● Activity: Copy out the full listing below as it stands, with its pictures left behind.
======== Working data
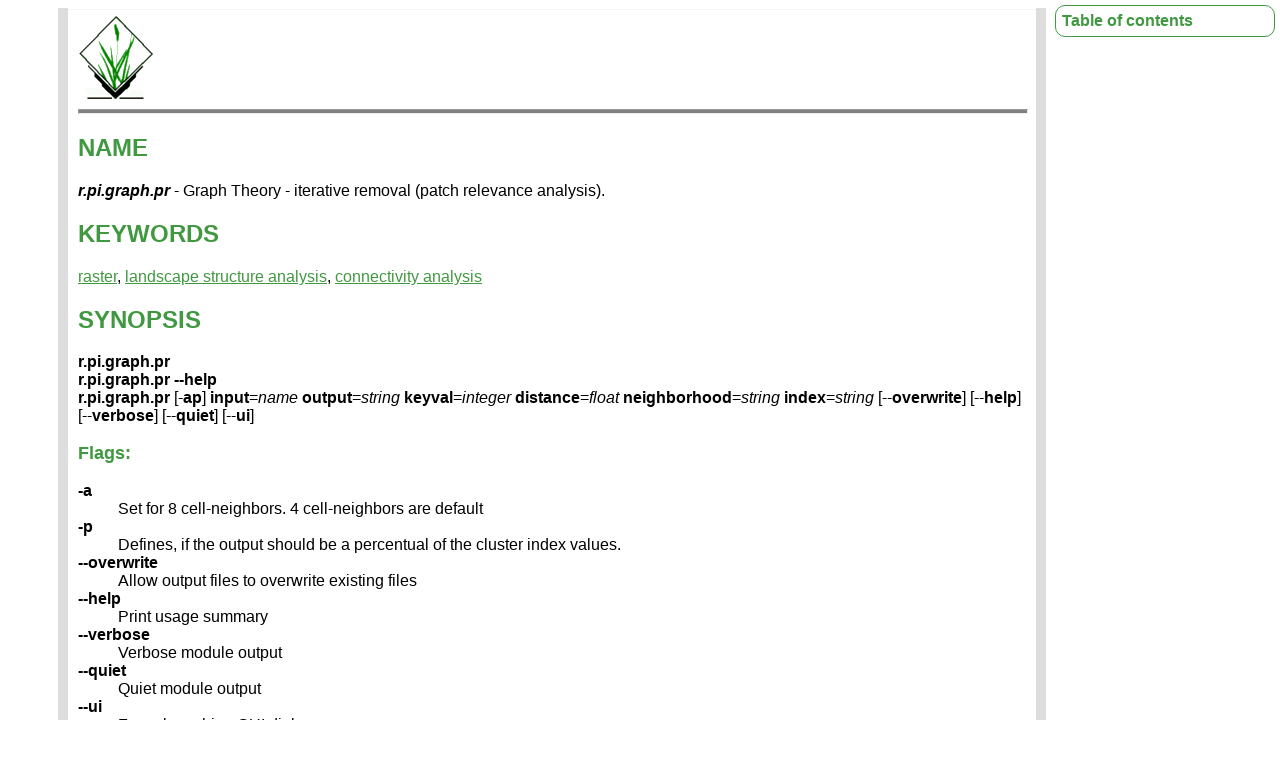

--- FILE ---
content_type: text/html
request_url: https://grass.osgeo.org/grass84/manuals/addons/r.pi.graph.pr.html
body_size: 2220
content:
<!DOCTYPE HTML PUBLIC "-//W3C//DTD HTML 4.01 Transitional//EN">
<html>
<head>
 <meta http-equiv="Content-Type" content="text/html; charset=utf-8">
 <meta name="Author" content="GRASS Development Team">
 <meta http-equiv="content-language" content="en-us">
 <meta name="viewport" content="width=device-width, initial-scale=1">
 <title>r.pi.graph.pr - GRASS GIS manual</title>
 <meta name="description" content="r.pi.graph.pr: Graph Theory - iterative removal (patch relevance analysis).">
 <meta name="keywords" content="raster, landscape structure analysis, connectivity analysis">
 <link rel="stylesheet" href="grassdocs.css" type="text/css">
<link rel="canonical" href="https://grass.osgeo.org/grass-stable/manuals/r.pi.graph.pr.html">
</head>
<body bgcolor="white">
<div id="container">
================
● Exercise solution:
--- FILE ---
content_type: text/html
request_url: https://grass.osgeo.org/grass84/manuals/addons/r.pi.graph.pr.html
body_size: 2220
content:
<!DOCTYPE HTML PUBLIC "-//W3C//DTD HTML 4.01 Transitional//EN">
<html>
<head>
 <meta http-equiv="Content-Type" content="text/html; charset=utf-8">
 <meta name="Author" content="GRASS Development Team">
 <meta http-equiv="content-language" content="en-us">
 <meta name="viewport" content="width=device-width, initial-scale=1">
 <title>r.pi.graph.pr - GRASS GIS manual</title>
 <meta name="description" content="r.pi.graph.pr: Graph Theory - iterative removal (patch relevance analysis).">
 <meta name="keywords" content="raster, landscape structure analysis, connectivity analysis">
 <link rel="stylesheet" href="grassdocs.css" type="text/css">
<link rel="canonical" href="https://grass.osgeo.org/grass-stable/manuals/r.pi.graph.pr.html">
</head>
<body bgcolor="white">
<div id="container">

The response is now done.